= AIM OF THE TASK =
Copy out the data word for word, without any of its pictures.

= DATA =
==*==
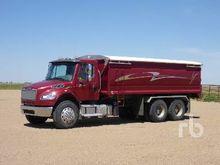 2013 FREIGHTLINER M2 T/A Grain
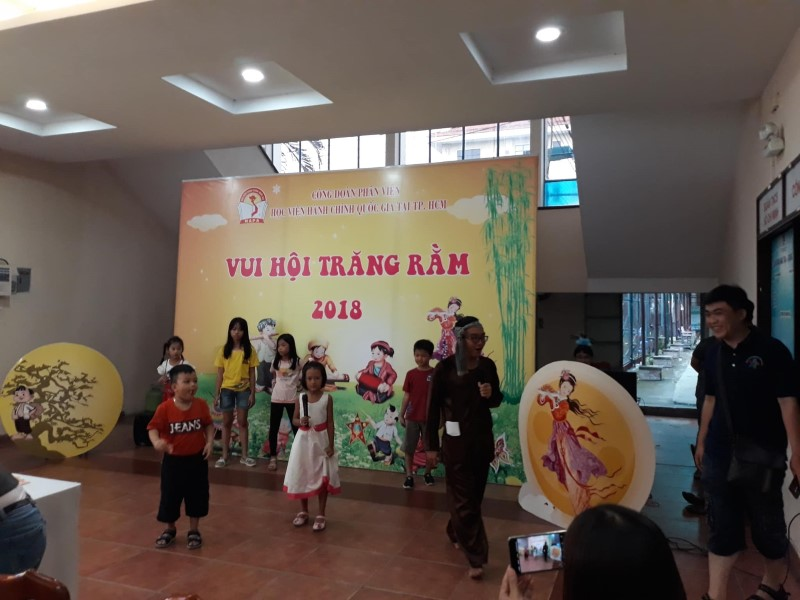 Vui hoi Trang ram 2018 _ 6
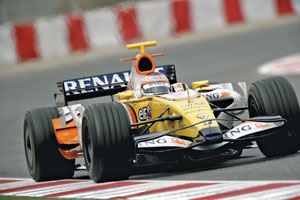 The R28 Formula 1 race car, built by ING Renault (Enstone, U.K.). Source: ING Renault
==*==
= SOLUTION TO THE EXERCISE =
 2013 FREIGHTLINER M2 T/A Grain
 Vui hoi Trang ram 2018 _ 6
 The R28 Formula 1 race car, built by ING Renault (Enstone, U.K.). Source: ING Renault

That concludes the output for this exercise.